You seem to be _very_ tender skinned, that an emoticon pains you. And since you have retaliated with a [] of your own, it appears that we are even.

:devil:


----------



## science

Hilltroll72 said:


> That question should be addressed to the mods.
> 
> You seem to be _very_ tender skinned, that an emoticon pains you. And since you have retaliated with a [] of your own, it appears that we are even.
> 
> :devil:


Whatever. You've done what you set out to do.


----------



## Krummhorn

Hilltroll72 said:


> Posting the plea in the correct forum would be good, too.





science said:


> Which would that be?





Serge said:


> Well, for starters, probably NOT *Site Feedback & Technical Support*.


Thread moved to_ Recorded Music and Publications
_ 
Quite agree on supporting the copyright issue ... it's the same if someone stole another's car ... it's their property as they paid for it ... same is true on copyrighted publications. Pony up and pay the piper like the rest of us .


----------



## Ukko

science said:


> Whatever. You've done what you set out to do.


 You have no inkling of what I 'set out to do', even though it _should_ be obvious.


----------



## science

Yeah, it's obvious.


----------



## myaskovsky2002

*what?*

This is illegal!

Martin, legal


----------



## starry

Krummhorn said:


> Thread moved to_ Recorded Music and Publications
> _
> Quite agree on supporting the copyright issue ... it's the same if someone stole another's car ... it's their property as they paid for it ... same is true on copyrighted publications. Pony up and pay the piper like the rest of us .

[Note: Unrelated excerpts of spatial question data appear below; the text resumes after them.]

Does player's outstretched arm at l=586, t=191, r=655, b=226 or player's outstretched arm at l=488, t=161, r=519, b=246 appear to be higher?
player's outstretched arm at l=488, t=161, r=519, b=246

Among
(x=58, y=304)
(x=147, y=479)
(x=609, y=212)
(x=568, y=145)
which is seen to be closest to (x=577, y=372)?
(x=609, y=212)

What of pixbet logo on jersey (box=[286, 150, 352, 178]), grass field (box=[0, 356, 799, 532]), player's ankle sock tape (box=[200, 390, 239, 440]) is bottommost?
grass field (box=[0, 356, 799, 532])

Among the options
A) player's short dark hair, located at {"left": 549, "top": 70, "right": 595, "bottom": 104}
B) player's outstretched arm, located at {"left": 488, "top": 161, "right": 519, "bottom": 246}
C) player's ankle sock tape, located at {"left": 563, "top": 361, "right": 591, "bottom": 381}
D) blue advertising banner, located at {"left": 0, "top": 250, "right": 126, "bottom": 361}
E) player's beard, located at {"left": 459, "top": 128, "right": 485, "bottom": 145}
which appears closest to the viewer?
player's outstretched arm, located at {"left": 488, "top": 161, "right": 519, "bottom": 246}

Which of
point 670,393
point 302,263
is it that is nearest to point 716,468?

I've got to come in on this. Now people can have different opinions I don't mind that. But I won't accept this 'it's the same if someone stole another's car' stuff. For one thing once someone buys a cd it is their property. They tried copy protection on music so people could only play it on one computer or something and people didn't like it, they wouldn't accept it. Now if I buy a cd and lend it to a friend is that like stealing someone's car? Now if I made copies and SOLD it on to people that would be different, indeed people are prosecuted for that.

And as for copyright they try and extend that all the time, not for the artists but just to give themselves income forever from old recordings. They are worried now about Presley and the Beatles recordings coming out of copyright, Disney are worried about their films coming out of copyright. The copyright for books is even longer, it's a complete joke, and is obviously to fund the companies and not simply the artist.

With recorded media you CAN'T fully control what happens to it, they never have been able to. This is the actual reality. They can try limiting it to regions of the world but people will find a way round that too. They were really slow with the internet, even now because of 'copyright' issues shops that sell stuff are quite limited. Some stuff that is out of print will not be re-released because of 'copyright' issues as well. Is it better to have stuff hidden away or for it to be made available for people? Is the internet a bad place for making culture more readily available to people instead of just for the rich?

New stuff that comes out does need recompense for artists, perhaps there could be a tax on blank cds/dvds or recorders for that. Or maybe on broadband as most really get broadband so they can download stuff. Kind of like how libraries I think pay a copyright fee in some places.

And those who promote youtube but make out that they are against sharing are really being absurdly hypocritical. Also anything you record off TV, radio, or if you photocopy something from a book...you could be breaking copyright too. Those who want to just paint themselves as the 'good guys' and make it into some black and white issue I can't take very seriously, and frankly I doubt many people - if honest - would either.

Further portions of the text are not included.